— Start Supplied passage —

Whether you are searching for the most suitable product or are just curious to explore the latest trends, the Internet is the place to go. With its vast and ever-growing repository of information, the Internet has evolved into an invaluable resource for exploring and discovering practically anything. It allows you to easily compare products and prices, find ratings from other users, and access a wide range of educational content.
On Day 3 of Data Privacy Week, let’s learn about cookies.1,2,3
Cookies are small text files that are stored on your computer or mobile device when you visit a website.
However, this data may be sold to third-party companies, who may use it to target you with advertisements or sell your personal information to a few others who may use it for malicious purposes.
Therefore, it is essential that you understand what they are and how to manage them for a better and safer browsing experience.
Different Types of Cookies
The three main categories of cookies are session cookies, persistent cookies, and third-party cookies.

— End Supplied passage —

Transcribe the passage on web cookies word for word, beginning at "However, this data" and stopping after "and third-party cookies.".

— Start Recorded information —

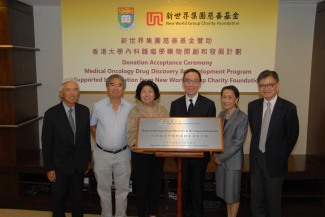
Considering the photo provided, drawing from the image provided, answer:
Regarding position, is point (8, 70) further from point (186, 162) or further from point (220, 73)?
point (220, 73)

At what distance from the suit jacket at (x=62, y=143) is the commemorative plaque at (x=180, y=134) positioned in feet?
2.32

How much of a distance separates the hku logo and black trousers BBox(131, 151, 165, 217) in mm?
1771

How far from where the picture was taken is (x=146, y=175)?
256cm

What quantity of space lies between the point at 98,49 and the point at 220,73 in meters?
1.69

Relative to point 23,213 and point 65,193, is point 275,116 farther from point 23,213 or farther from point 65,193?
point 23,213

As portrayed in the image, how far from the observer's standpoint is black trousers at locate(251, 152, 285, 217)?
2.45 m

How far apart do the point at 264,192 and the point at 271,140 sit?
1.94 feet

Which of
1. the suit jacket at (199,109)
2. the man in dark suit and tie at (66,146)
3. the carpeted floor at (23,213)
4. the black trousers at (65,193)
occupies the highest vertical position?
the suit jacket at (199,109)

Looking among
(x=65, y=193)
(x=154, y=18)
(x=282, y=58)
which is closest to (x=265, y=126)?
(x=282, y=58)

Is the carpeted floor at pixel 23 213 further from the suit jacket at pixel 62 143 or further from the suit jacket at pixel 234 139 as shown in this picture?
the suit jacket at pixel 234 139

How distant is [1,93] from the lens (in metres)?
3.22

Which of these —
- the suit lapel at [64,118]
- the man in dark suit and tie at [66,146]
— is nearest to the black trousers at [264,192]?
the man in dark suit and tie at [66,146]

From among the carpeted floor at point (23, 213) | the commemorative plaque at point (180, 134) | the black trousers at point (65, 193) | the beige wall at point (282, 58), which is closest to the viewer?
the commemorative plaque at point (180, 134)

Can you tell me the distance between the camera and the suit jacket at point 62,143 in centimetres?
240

— End Recorded information —
— Start Recorded information —

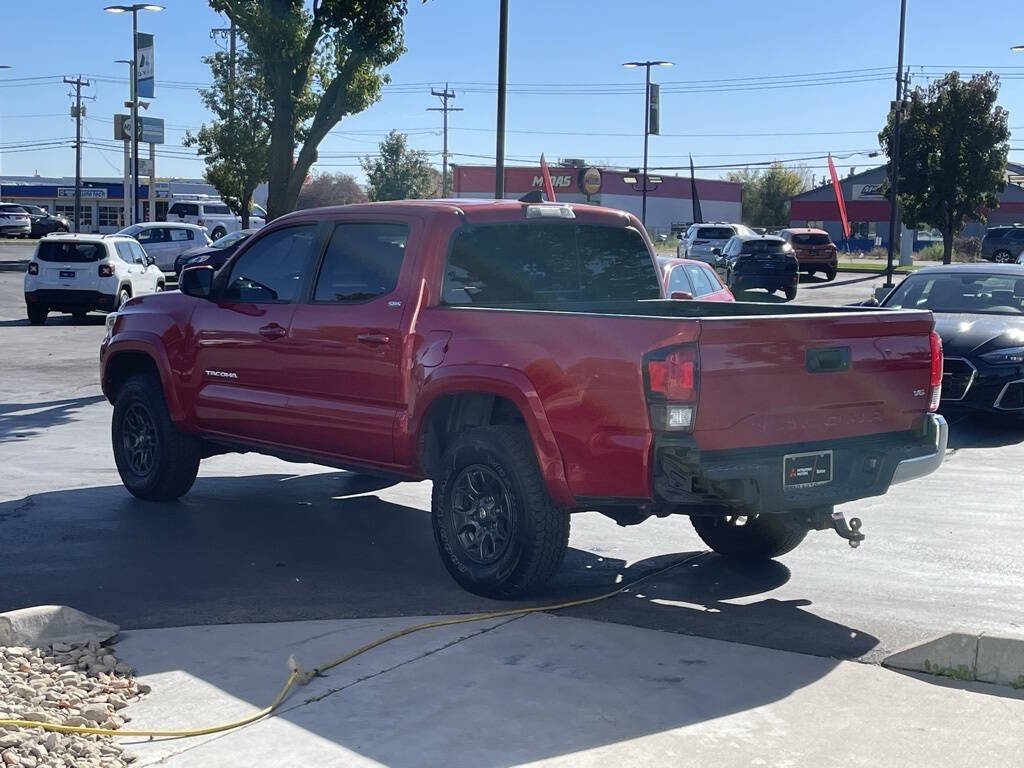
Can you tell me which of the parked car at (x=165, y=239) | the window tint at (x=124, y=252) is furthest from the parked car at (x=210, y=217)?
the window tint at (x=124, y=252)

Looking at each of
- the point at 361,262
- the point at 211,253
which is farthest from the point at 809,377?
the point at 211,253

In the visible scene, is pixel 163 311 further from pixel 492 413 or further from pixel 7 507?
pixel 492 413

— End Recorded information —

→ **Written solution**
However, this data may be sold to third-party companies, who may use it to target you with advertisements or sell your personal information to a few others who may use it for malicious purposes.
Therefore, it is essential that you understand what they are and how to manage them for a better and safer browsing experience.
Different Types of Cookies
The three main categories of cookies are session cookies, persistent cookies, and third-party cookies.